Goal of the exercise ::
Rewrite the records below as a numbered list, dropping blank lines and leaving out the pictures.
>> Start Material for the task
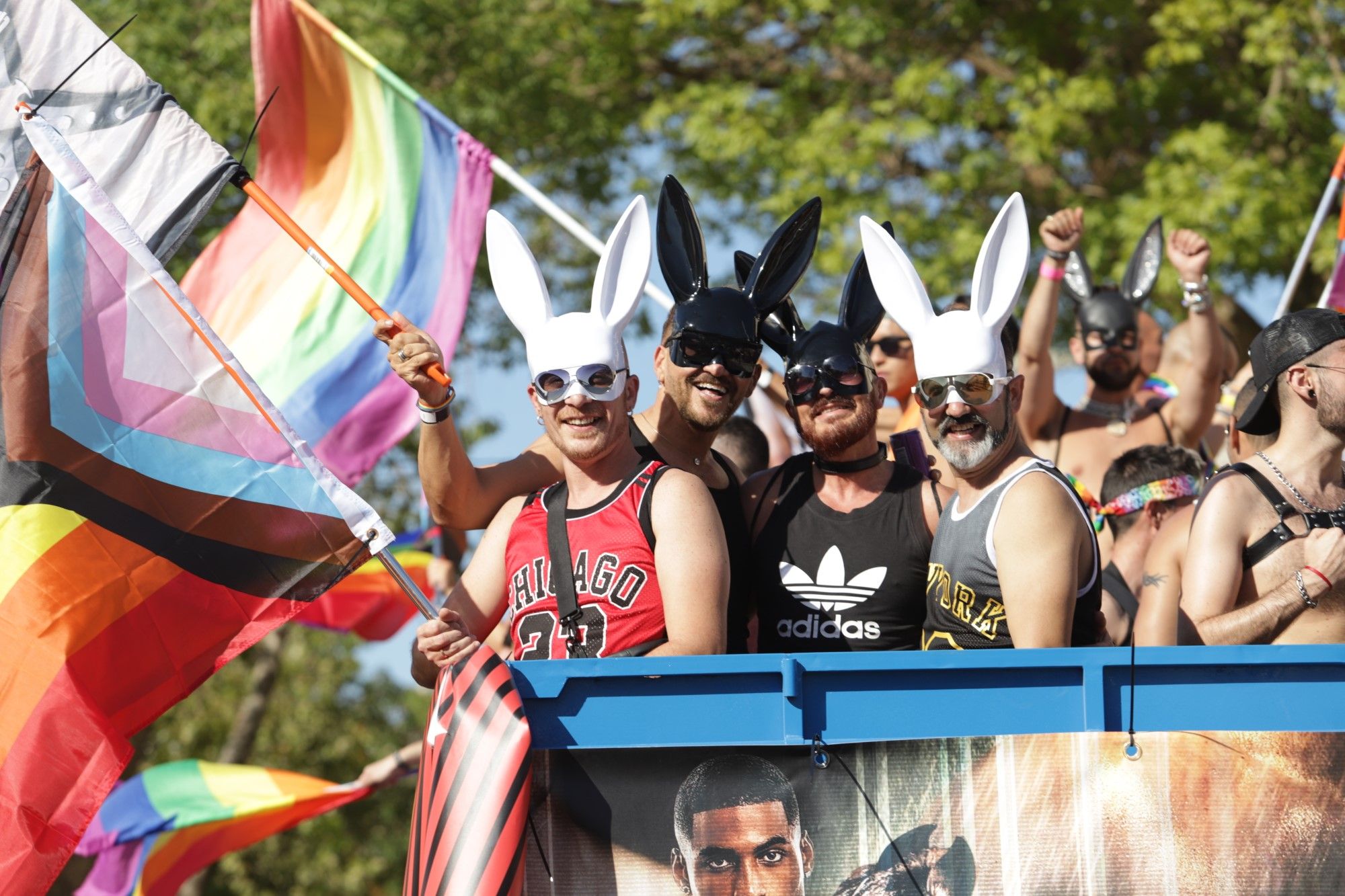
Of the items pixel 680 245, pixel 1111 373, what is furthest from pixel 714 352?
pixel 1111 373

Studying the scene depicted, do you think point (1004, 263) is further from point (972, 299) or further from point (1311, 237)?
point (1311, 237)

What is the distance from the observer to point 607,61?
13.7 meters

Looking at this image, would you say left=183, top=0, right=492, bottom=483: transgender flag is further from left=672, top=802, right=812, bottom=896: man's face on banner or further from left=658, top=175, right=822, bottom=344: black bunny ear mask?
left=672, top=802, right=812, bottom=896: man's face on banner

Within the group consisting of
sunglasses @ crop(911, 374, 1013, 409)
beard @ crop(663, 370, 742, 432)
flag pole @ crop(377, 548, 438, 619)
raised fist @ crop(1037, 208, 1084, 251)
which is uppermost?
raised fist @ crop(1037, 208, 1084, 251)

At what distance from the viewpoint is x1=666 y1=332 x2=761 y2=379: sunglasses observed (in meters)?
4.41

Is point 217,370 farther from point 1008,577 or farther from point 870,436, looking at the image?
point 1008,577

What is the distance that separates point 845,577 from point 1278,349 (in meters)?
1.34

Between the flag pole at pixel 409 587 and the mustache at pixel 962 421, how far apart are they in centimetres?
140

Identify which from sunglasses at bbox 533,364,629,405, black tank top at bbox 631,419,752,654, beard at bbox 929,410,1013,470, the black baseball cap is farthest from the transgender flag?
the black baseball cap

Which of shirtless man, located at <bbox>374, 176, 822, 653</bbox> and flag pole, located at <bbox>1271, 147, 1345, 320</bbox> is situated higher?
flag pole, located at <bbox>1271, 147, 1345, 320</bbox>

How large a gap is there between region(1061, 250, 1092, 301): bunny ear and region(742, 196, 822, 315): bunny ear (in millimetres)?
2427

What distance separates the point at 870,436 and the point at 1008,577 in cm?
75

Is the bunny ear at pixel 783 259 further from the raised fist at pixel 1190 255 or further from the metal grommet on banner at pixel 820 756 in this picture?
the raised fist at pixel 1190 255

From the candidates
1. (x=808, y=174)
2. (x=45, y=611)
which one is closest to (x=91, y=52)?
(x=45, y=611)
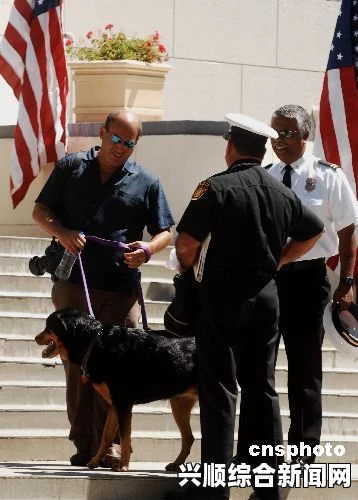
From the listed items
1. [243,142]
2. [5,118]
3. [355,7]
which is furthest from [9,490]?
[5,118]

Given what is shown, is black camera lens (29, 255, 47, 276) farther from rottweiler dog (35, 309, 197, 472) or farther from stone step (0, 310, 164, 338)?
stone step (0, 310, 164, 338)

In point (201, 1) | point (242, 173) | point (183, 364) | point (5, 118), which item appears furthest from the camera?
point (201, 1)

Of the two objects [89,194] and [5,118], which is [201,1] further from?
[89,194]

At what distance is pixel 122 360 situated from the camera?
26.2ft

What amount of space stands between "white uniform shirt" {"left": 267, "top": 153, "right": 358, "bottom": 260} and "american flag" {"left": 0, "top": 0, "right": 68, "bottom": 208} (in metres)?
4.81

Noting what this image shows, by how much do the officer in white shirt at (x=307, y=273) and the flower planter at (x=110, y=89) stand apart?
5.65 m

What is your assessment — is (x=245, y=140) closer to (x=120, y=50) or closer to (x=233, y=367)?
(x=233, y=367)

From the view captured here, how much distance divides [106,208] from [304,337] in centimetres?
134

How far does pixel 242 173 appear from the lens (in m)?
7.36

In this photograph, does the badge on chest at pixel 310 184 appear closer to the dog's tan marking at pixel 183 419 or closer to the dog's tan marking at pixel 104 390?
the dog's tan marking at pixel 183 419

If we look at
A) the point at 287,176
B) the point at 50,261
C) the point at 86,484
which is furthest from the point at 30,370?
the point at 287,176

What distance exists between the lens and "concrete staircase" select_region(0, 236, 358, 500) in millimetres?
7820

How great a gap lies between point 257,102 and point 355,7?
18.0 feet

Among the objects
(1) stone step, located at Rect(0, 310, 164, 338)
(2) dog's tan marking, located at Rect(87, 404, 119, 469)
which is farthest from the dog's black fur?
(1) stone step, located at Rect(0, 310, 164, 338)
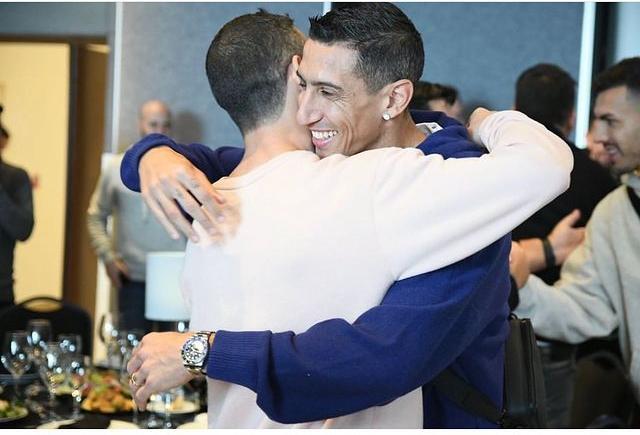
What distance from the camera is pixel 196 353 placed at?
149cm

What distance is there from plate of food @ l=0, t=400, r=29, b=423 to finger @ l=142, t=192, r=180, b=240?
4.30ft

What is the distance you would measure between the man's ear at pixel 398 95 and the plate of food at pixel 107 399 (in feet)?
4.68

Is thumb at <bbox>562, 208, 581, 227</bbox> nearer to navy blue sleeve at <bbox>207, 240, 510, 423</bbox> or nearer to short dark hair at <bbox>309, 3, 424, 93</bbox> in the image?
short dark hair at <bbox>309, 3, 424, 93</bbox>

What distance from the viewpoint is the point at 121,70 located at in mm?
5383

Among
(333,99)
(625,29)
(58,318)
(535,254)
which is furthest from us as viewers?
(625,29)

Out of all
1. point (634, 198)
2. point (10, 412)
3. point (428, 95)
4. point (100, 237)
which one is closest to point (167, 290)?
point (10, 412)

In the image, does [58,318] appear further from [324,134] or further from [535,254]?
[324,134]

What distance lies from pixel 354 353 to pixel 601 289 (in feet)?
5.27

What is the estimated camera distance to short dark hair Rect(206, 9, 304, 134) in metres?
1.70

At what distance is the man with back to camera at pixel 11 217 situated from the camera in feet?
14.7

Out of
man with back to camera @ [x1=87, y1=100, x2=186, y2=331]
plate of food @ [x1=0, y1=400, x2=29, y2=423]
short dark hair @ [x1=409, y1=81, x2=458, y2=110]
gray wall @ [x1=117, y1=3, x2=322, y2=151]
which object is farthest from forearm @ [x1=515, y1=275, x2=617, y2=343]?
gray wall @ [x1=117, y1=3, x2=322, y2=151]

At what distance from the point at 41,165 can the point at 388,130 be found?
6.58 m

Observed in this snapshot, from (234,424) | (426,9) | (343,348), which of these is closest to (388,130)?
(343,348)

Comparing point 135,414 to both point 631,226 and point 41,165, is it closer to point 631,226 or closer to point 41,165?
point 631,226
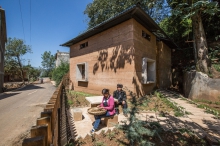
>> End Material for the task
Response ::
1. Of the items pixel 680 245, pixel 1111 373, what is furthest from pixel 714 352?
2. pixel 1111 373
3. Studying the scene depicted, do you think point (1004, 263) is further from point (972, 299) or further from point (1311, 237)?
4. point (1311, 237)
5. What is the distance from the observer to point 607,61?
6. 13.7 meters
7. Looking at this image, would you say left=183, top=0, right=492, bottom=483: transgender flag is further from left=672, top=802, right=812, bottom=896: man's face on banner or further from left=658, top=175, right=822, bottom=344: black bunny ear mask?
8. left=672, top=802, right=812, bottom=896: man's face on banner
9. Within the group consisting of
10. sunglasses @ crop(911, 374, 1013, 409)
11. beard @ crop(663, 370, 742, 432)
12. flag pole @ crop(377, 548, 438, 619)
13. raised fist @ crop(1037, 208, 1084, 251)
14. which is uppermost?
15. raised fist @ crop(1037, 208, 1084, 251)
16. At what distance from the viewpoint is x1=666 y1=332 x2=761 y2=379: sunglasses observed (in meters)?
17. 4.41
18. Is point 217,370 farther from point 1008,577 or farther from point 870,436, looking at the image?
19. point 1008,577
20. What is the distance that separates point 845,577 from point 1278,349 (in meters)?
21. 1.34
22. Between the flag pole at pixel 409 587 and the mustache at pixel 962 421, how far apart are they in centimetres?
23. 140
24. Identify which from sunglasses at bbox 533,364,629,405, black tank top at bbox 631,419,752,654, beard at bbox 929,410,1013,470, the black baseball cap is farthest from the transgender flag?
25. the black baseball cap
26. Which of shirtless man, located at <bbox>374, 176, 822, 653</bbox> and flag pole, located at <bbox>1271, 147, 1345, 320</bbox> is situated higher?
27. flag pole, located at <bbox>1271, 147, 1345, 320</bbox>
28. How large a gap is there between region(1061, 250, 1092, 301): bunny ear and region(742, 196, 822, 315): bunny ear (in millimetres)?
29. 2427
30. What distance separates the point at 870,436 and the point at 1008,577 in cm?
31. 75
32. Is the bunny ear at pixel 783 259 further from the raised fist at pixel 1190 255 or further from the metal grommet on banner at pixel 820 756 in this picture?
33. the raised fist at pixel 1190 255
34. From the candidates
35. 1. (x=808, y=174)
36. 2. (x=45, y=611)
37. which one is closest to (x=91, y=52)?
38. (x=45, y=611)
39. From the listed items
40. 1. [243,142]
41. 2. [5,118]
42. 3. [355,7]
43. which is furthest from [9,490]?
44. [5,118]
45. Given what is shown, is black camera lens (29, 255, 47, 276) farther from rottweiler dog (35, 309, 197, 472) or farther from stone step (0, 310, 164, 338)?
46. stone step (0, 310, 164, 338)
47. In point (201, 1) | point (242, 173) | point (183, 364) | point (5, 118), which item appears furthest from the camera?
48. point (201, 1)
49. Of the two objects [89,194] and [5,118], which is [201,1] further from?
50. [89,194]
51. At what distance is pixel 122 360 situated from the camera?
52. 26.2ft
53. What amount of space stands between "white uniform shirt" {"left": 267, "top": 153, "right": 358, "bottom": 260} and "american flag" {"left": 0, "top": 0, "right": 68, "bottom": 208} (in metres)?
54. 4.81
55. Noting what this image shows, by how much do the officer in white shirt at (x=307, y=273) and the flower planter at (x=110, y=89) stand apart?
56. 5.65 m
57. What is your assessment — is (x=245, y=140) closer to (x=120, y=50) or closer to (x=233, y=367)?
58. (x=233, y=367)
59. From the view captured here, how much distance divides [106,208] from [304,337] in centimetres?
60. 134
61. How far does pixel 242 173 appear from the lens (in m)?
62. 7.36
63. In this photograph, does the badge on chest at pixel 310 184 appear closer to the dog's tan marking at pixel 183 419 or closer to the dog's tan marking at pixel 104 390?
64. the dog's tan marking at pixel 183 419
65. If we look at
66. A) the point at 287,176
67. B) the point at 50,261
68. C) the point at 86,484
69. which is furthest from the point at 30,370?
70. the point at 287,176
71. What distance exists between the lens and "concrete staircase" select_region(0, 236, 358, 500) in millimetres?
72. 7820
73. How great a gap lies between point 257,102 and point 355,7?
74. 18.0 feet
75. Among the objects
76. (1) stone step, located at Rect(0, 310, 164, 338)
77. (2) dog's tan marking, located at Rect(87, 404, 119, 469)
78. which is farthest from the dog's black fur?
79. (1) stone step, located at Rect(0, 310, 164, 338)
80. What distance from the camera is pixel 196 353 placed at?
81. 149cm
82. What distance is there from plate of food @ l=0, t=400, r=29, b=423 to finger @ l=142, t=192, r=180, b=240?
83. 4.30ft
84. What is the distance you would measure between the man's ear at pixel 398 95 and the plate of food at pixel 107 399 (in feet)?
85. 4.68
86. Is thumb at <bbox>562, 208, 581, 227</bbox> nearer to navy blue sleeve at <bbox>207, 240, 510, 423</bbox> or nearer to short dark hair at <bbox>309, 3, 424, 93</bbox> in the image?
87. short dark hair at <bbox>309, 3, 424, 93</bbox>
88. What distance from the viewpoint is the point at 121,70 located at in mm?
89. 5383
90. Among
91. (333,99)
92. (625,29)
93. (58,318)
94. (535,254)
95. which is furthest from us as viewers?
96. (625,29)
97. Out of all
98. 1. point (634, 198)
99. 2. point (10, 412)
100. 3. point (428, 95)
101. 4. point (100, 237)
102. which one is closest to point (167, 290)?
103. point (10, 412)
104. In the image, does [58,318] appear further from [324,134] or further from [535,254]?
105. [324,134]
106. What distance lies from pixel 354 353 to pixel 601 289 (in feet)?
107. 5.27
108. What is the estimated camera distance to short dark hair Rect(206, 9, 304, 134) in metres?
109. 1.70
110. At what distance is the man with back to camera at pixel 11 217 situated from the camera in feet?
111. 14.7
112. Out of
113. man with back to camera @ [x1=87, y1=100, x2=186, y2=331]
114. plate of food @ [x1=0, y1=400, x2=29, y2=423]
115. short dark hair @ [x1=409, y1=81, x2=458, y2=110]
116. gray wall @ [x1=117, y1=3, x2=322, y2=151]
117. which object is farthest from forearm @ [x1=515, y1=275, x2=617, y2=343]?
118. gray wall @ [x1=117, y1=3, x2=322, y2=151]
119. At what distance from the point at 41,165 can the point at 388,130 be found?
120. 6.58 m
121. Observed in this snapshot, from (234,424) | (426,9) | (343,348), which of these is closest to (388,130)?
122. (343,348)
123. Comparing point 135,414 to both point 631,226 and point 41,165, is it closer to point 631,226 or closer to point 41,165?
124. point 631,226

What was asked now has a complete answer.